• **Brief**
All entries must be extracted exactly, with nothing added or dropped.

• **Provided data**

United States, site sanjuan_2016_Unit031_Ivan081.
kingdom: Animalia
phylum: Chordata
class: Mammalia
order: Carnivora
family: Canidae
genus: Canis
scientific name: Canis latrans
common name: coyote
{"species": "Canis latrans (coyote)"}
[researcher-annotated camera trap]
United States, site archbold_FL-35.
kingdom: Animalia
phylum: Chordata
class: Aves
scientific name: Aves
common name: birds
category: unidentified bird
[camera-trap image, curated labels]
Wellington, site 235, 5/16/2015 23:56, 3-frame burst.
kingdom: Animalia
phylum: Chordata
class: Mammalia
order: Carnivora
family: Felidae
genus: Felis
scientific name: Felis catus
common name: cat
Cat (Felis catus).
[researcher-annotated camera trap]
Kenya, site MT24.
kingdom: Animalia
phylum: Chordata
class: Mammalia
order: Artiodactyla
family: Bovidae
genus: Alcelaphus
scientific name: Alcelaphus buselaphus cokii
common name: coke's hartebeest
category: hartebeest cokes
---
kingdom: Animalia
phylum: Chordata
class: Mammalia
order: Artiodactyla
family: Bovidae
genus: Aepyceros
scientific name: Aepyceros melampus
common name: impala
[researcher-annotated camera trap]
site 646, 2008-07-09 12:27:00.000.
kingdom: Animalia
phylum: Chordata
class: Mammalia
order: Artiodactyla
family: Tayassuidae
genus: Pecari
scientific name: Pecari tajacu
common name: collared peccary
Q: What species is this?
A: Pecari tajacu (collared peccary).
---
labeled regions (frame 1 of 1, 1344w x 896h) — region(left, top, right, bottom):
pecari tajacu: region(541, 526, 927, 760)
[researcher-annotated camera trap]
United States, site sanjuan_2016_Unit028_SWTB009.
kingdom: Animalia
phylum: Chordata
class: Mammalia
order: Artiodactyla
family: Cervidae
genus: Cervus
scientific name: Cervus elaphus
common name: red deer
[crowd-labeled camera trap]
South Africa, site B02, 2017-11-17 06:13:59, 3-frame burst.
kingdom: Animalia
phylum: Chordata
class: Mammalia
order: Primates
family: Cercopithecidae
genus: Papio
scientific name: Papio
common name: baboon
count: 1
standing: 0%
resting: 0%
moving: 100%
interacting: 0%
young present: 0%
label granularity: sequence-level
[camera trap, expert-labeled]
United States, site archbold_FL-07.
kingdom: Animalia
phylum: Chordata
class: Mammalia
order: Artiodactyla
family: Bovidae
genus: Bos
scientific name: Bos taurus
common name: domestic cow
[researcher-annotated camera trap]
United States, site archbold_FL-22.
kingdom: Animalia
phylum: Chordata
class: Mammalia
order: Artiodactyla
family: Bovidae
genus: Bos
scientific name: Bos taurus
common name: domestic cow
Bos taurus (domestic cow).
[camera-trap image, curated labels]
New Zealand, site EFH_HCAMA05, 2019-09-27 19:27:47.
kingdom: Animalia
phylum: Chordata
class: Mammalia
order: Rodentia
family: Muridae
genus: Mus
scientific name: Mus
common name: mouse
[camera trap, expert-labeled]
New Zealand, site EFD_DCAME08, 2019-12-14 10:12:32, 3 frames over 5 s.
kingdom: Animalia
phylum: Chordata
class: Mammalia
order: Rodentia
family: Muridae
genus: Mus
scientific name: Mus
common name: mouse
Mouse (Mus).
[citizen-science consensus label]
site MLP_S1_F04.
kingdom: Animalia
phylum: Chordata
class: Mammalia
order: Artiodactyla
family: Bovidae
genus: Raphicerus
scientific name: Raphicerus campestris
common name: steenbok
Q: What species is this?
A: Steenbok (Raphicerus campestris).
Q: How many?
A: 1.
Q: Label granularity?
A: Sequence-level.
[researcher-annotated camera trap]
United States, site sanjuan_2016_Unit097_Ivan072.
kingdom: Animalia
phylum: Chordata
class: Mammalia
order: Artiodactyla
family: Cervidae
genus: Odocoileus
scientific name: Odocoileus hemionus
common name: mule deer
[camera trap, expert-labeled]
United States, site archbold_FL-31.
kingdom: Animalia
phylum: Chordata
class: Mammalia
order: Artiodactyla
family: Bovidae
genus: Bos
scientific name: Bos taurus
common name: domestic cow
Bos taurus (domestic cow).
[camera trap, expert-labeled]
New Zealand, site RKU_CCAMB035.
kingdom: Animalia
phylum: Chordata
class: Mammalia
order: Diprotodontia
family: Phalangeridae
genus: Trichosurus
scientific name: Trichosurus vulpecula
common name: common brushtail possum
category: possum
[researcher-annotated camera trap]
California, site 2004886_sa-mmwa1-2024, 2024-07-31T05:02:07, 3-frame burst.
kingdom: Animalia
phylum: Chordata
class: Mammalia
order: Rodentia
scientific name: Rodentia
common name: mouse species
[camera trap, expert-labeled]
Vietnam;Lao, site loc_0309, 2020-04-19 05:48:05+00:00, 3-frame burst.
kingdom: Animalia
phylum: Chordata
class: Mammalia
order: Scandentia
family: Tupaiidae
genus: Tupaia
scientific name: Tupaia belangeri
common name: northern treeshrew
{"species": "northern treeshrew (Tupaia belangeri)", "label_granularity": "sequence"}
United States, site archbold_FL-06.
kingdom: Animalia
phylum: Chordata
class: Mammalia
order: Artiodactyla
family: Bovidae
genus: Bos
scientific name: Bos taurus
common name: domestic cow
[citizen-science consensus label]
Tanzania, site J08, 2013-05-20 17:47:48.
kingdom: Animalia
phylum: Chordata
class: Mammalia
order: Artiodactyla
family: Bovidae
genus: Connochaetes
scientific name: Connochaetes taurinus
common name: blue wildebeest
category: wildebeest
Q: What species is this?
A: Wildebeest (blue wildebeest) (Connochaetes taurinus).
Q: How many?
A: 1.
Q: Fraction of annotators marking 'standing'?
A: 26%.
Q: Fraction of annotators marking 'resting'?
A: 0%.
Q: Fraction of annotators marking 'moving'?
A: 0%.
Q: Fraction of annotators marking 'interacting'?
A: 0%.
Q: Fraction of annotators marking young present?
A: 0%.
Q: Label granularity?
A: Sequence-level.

• **Exercise answer**
United States, site sanjuan_2016_Unit031_Ivan081.
kingdom: Animalia
phylum: Chordata
class: Mammalia
order: Carnivora
family: Canidae
genus: Canis
scientific name: Canis latrans
common name: coyote
{"species": "Canis latrans (coyote)"}
[researcher-annotated camera trap]
United States, site archbold_FL-35.
kingdom: Animalia
phylum: Chordata
class: Aves
scientific name: Aves
common name: birds
category: unidentified bird
[camera-trap image, curated labels]
Wellington, site 235, 5/16/2015 23:56, 3-frame burst.
kingdom: Animalia
phylum: Chordata
class: Mammalia
order: Carnivora
family: Felidae
genus: Felis
scientific name: Felis catus
common name: cat
Cat (Felis catus).
[researcher-annotated camera trap]
Kenya, site MT24.
kingdom: Animalia
phylum: Chordata
class: Mammalia
order: Artiodactyla
family: Bovidae
genus: Alcelaphus
scientific name: Alcelaphus buselaphus cokii
common name: coke's hartebeest
category: hartebeest cokes
---
kingdom: Animalia
phylum: Chordata
class: Mammalia
order: Artiodactyla
family: Bovidae
genus: Aepyceros
scientific name: Aepyceros melampus
common name: impala
[researcher-annotated camera trap]
site 646, 2008-07-09 12:27:00.000.
kingdom: Animalia
phylum: Chordata
class: Mammalia
order: Artiodactyla
family: Tayassuidae
genus: Pecari
scientific name: Pecari tajacu
common name: collared peccary
Q: What species is this?
A: Pecari tajacu (collared peccary).
---
labeled regions (frame 1 of 1, 1344w x 896h) — region(left, top, right, bottom):
pecari tajacu: region(541, 526, 927, 760)
[researcher-annotated camera trap]
United States, site sanjuan_2016_Unit028_SWTB009.
kingdom: Animalia
phylum: Chordata
class: Mammalia
order: Artiodactyla
family: Cervidae
genus: Cervus
scientific name: Cervus elaphus
common name: red deer
[crowd-labeled camera trap]
South Africa, site B02, 2017-11-17 06:13:59, 3-frame burst.
kingdom: Animalia
phylum: Chordata
class: Mammalia
order: Primates
family: Cercopithecidae
genus: Papio
scientific name: Papio
common name: baboon
count: 1
standing: 0%
resting: 0%
moving: 100%
interacting: 0%
young present: 0%
label granularity: sequence-level
[camera trap, expert-labeled]
United States, site archbold_FL-07.
kingdom: Animalia
phylum: Chordata
class: Mammalia
order: Artiodactyla
family: Bovidae
genus: Bos
scientific name: Bos taurus
common name: domestic cow
[researcher-annotated camera trap]
United States, site archbold_FL-22.
kingdom: Animalia
phylum: Chordata
class: Mammalia
order: Artiodactyla
family: Bovidae
genus: Bos
scientific name: Bos taurus
common name: domestic cow
Bos taurus (domestic cow).
[camera-trap image, curated labels]
New Zealand, site EFH_HCAMA05, 2019-09-27 19:27:47.
kingdom: Animalia
phylum: Chordata
class: Mammalia
order: Rodentia
family: Muridae
genus: Mus
scientific name: Mus
common name: mouse
[camera trap, expert-labeled]
New Zealand, site EFD_DCAME08, 2019-12-14 10:12:32, 3 frames over 5 s.
kingdom: Animalia
phylum: Chordata
class: Mammalia
order: Rodentia
family: Muridae
genus: Mus
scientific name: Mus
common name: mouse
Mouse (Mus).
[citizen-science consensus label]
site MLP_S1_F04.
kingdom: Animalia
phylum: Chordata
class: Mammalia
order: Artiodactyla
family: Bovidae
genus: Raphicerus
scientific name: Raphicerus campestris
common name: steenbok
Q: What species is this?
A: Steenbok (Raphicerus campestris).
Q: How many?
A: 1.
Q: Label granularity?
A: Sequence-level.
[researcher-annotated camera trap]
United States, site sanjuan_2016_Unit097_Ivan072.
kingdom: Animalia
phylum: Chordata
class: Mammalia
order: Artiodactyla
family: Cervidae
genus: Odocoileus
scientific name: Odocoileus hemionus
common name: mule deer
[camera trap, expert-labeled]
United States, site archbold_FL-31.
kingdom: Animalia
phylum: Chordata
class: Mammalia
order: Artiodactyla
family: Bovidae
genus: Bos
scientific name: Bos taurus
common name: domestic cow
Bos taurus (domestic cow).
[camera trap, expert-labeled]
New Zealand, site RKU_CCAMB035.
kingdom: Animalia
phylum: Chordata
class: Mammalia
order: Diprotodontia
family: Phalangeridae
genus: Trichosurus
scientific name: Trichosurus vulpecula
common name: common brushtail possum
category: possum
[researcher-annotated camera trap]
California, site 2004886_sa-mmwa1-2024, 2024-07-31T05:02:07, 3-frame burst.
kingdom: Animalia
phylum: Chordata
class: Mammalia
order: Rodentia
scientific name: Rodentia
common name: mouse species
[camera trap, expert-labeled]
Vietnam;Lao, site loc_0309, 2020-04-19 05:48:05+00:00, 3-frame burst.
kingdom: Animalia
phylum: Chordata
class: Mammalia
order: Scandentia
family: Tupaiidae
genus: Tupaia
scientific name: Tupaia belangeri
common name: northern treeshrew
{"species": "northern treeshrew (Tupaia belangeri)", "label_granularity": "sequence"}
United States, site archbold_FL-06.
kingdom: Animalia
phylum: Chordata
class: Mammalia
order: Artiodactyla
family: Bovidae
genus: Bos
scientific name: Bos taurus
common name: domestic cow
[citizen-science consensus label]
Tanzania, site J08, 2013-05-20 17:47:48.
kingdom: Animalia
phylum: Chordata
class: Mammalia
order: Artiodactyla
family: Bovidae
genus: Connochaetes
scientific name: Connochaetes taurinus
common name: blue wildebeest
category: wildebeest
Q: What species is this?
A: Wildebeest (blue wildebeest) (Connochaetes taurinus).
Q: How many?
A: 1.
Q: Fraction of annotators marking 'standing'?
A: 26%.
Q: Fraction of annotators marking 'resting'?
A: 0%.
Q: Fraction of annotators marking 'moving'?
A: 0%.
Q: Fraction of annotators marking 'interacting'?
A: 0%.
Q: Fraction of annotators marking young present?
A: 0%.
Q: Label granularity?
A: Sequence-level.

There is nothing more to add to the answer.